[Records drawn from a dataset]
-----

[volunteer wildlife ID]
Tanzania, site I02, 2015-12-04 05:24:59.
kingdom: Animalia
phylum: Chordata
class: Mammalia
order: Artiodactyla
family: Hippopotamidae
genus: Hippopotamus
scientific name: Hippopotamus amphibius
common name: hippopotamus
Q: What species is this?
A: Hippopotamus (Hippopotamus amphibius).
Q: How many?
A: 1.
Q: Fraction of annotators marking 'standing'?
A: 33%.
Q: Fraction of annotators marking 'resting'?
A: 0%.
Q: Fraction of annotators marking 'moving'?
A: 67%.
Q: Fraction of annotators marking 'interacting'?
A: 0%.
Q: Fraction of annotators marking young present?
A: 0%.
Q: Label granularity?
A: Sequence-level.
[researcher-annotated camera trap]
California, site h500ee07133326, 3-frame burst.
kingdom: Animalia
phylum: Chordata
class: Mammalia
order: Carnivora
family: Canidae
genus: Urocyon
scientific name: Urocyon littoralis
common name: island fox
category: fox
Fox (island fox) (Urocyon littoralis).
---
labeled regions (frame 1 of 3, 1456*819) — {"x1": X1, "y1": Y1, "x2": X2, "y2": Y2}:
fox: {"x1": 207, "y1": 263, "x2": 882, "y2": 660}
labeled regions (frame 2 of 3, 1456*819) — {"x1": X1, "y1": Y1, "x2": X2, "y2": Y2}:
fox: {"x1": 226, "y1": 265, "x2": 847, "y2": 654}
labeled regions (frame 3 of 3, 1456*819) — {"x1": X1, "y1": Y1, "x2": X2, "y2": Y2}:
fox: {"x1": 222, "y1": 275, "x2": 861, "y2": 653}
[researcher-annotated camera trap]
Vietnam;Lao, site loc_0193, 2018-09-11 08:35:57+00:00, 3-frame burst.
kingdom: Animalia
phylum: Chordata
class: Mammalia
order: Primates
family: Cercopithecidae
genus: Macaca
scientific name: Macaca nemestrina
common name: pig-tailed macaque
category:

-----

> Task to carry out
Every entry, written out exactly, is what the response should contain.

> Solution to this task
[volunteer wildlife ID]
Tanzania, site I02, 2015-12-04 05:24:59.
kingdom: Animalia
phylum: Chordata
class: Mammalia
order: Artiodactyla
family: Hippopotamidae
genus: Hippopotamus
scientific name: Hippopotamus amphibius
common name: hippopotamus
Q: What species is this?
A: Hippopotamus (Hippopotamus amphibius).
Q: How many?
A: 1.
Q: Fraction of annotators marking 'standing'?
A: 33%.
Q: Fraction of annotators marking 'resting'?
A: 0%.
Q: Fraction of annotators marking 'moving'?
A: 67%.
Q: Fraction of annotators marking 'interacting'?
A: 0%.
Q: Fraction of annotators marking young present?
A: 0%.
Q: Label granularity?
A: Sequence-level.
[researcher-annotated camera trap]
California, site h500ee07133326, 3-frame burst.
kingdom: Animalia
phylum: Chordata
class: Mammalia
order: Carnivora
family: Canidae
genus: Urocyon
scientific name: Urocyon littoralis
common name: island fox
category: fox
Fox (island fox) (Urocyon littoralis).
---
labeled regions (frame 1 of 3, 1456*819) — {"x1": X1, "y1": Y1, "x2": X2, "y2": Y2}:
fox: {"x1": 207, "y1": 263, "x2": 882, "y2": 660}
labeled regions (frame 2 of 3, 1456*819) — {"x1": X1, "y1": Y1, "x2": X2, "y2": Y2}:
fox: {"x1": 226, "y1": 265, "x2": 847, "y2": 654}
labeled regions (frame 3 of 3, 1456*819) — {"x1": X1, "y1": Y1, "x2": X2, "y2": Y2}:
fox: {"x1": 222, "y1": 275, "x2": 861, "y2": 653}
[researcher-annotated camera trap]
Vietnam;Lao, site loc_0193, 2018-09-11 08:35:57+00:00, 3-frame burst.
kingdom: Animalia
phylum: Chordata
class: Mammalia
order: Primates
family: Cercopithecidae
genus: Macaca
scientific name: Macaca nemestrina
common name: pig-tailed macaque
category:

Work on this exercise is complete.